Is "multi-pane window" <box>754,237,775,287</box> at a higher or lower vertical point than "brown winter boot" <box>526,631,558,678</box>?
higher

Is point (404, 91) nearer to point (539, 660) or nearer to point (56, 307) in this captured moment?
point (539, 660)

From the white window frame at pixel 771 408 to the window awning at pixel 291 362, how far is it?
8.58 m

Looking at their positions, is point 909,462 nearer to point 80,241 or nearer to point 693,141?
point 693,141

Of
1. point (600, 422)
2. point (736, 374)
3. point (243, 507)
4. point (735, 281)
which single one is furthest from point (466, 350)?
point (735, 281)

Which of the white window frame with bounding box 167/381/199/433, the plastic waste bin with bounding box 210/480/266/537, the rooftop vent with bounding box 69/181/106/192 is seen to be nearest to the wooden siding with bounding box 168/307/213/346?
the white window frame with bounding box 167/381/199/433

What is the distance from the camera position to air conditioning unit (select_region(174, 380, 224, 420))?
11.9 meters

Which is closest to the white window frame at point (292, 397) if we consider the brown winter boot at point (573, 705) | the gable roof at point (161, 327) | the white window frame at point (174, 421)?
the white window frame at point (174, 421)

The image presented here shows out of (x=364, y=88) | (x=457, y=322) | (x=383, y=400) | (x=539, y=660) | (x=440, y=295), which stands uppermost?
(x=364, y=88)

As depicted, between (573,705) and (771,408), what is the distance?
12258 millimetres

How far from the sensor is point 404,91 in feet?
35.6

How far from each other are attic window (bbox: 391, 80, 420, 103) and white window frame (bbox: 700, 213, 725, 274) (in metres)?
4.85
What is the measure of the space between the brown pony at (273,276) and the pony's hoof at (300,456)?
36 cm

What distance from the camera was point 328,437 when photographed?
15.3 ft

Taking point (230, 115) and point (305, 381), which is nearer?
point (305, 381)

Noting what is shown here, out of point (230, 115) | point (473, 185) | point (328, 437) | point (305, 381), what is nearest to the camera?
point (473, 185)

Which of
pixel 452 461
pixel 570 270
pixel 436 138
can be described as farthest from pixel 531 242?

Do this: Please repeat all the records above exactly as they appear.

Task solution:
Is "multi-pane window" <box>754,237,775,287</box> at a higher or lower vertical point than "brown winter boot" <box>526,631,558,678</box>?
higher

Is point (404, 91) nearer to point (539, 660) or nearer to point (56, 307) in this captured moment?
point (539, 660)

From the white window frame at pixel 771 408 to the window awning at pixel 291 362, how far is it?
8.58 m

Looking at their positions, is point 909,462 nearer to point 80,241 or nearer to point 693,141?
point 693,141

Of
1. point (600, 422)
2. point (736, 374)
3. point (243, 507)
4. point (735, 281)
which single one is furthest from point (466, 350)?
point (735, 281)

Which of the white window frame with bounding box 167/381/199/433, the plastic waste bin with bounding box 210/480/266/537, the rooftop vent with bounding box 69/181/106/192 is seen to be nearest to the wooden siding with bounding box 168/307/213/346?
the white window frame with bounding box 167/381/199/433

What is the distance from the camera position to air conditioning unit (select_region(174, 380, 224, 420))?
11.9 meters

Which is closest to the white window frame at point (292, 397) if we consider the brown winter boot at point (573, 705) | the gable roof at point (161, 327) | the white window frame at point (174, 421)?
the white window frame at point (174, 421)

The image presented here shows out of (x=364, y=88) | (x=457, y=322) | (x=383, y=400) | (x=539, y=660) | (x=440, y=295), which stands uppermost?
(x=364, y=88)

As depicted, between (573,705) and (771,408), what is the distance?
12258 millimetres

How far from the sensor is point 404,91 in feet?
35.6

How far from each other are attic window (bbox: 391, 80, 420, 103) and white window frame (bbox: 700, 213, 725, 274) (in metres)?
4.85
What is the measure of the space between the brown pony at (273,276) and the pony's hoof at (300,456)?
36 cm

What distance from the camera was point 328,437 when photographed?
15.3 ft

Taking point (230, 115) and point (305, 381), which is nearer?
point (305, 381)

Noting what is shown here, out of point (230, 115) | point (473, 185) | point (328, 437) | point (305, 381), what is nearest to the camera?
point (473, 185)

Which of
pixel 452 461
pixel 570 270
pixel 436 138
can be described as farthest from pixel 531 242?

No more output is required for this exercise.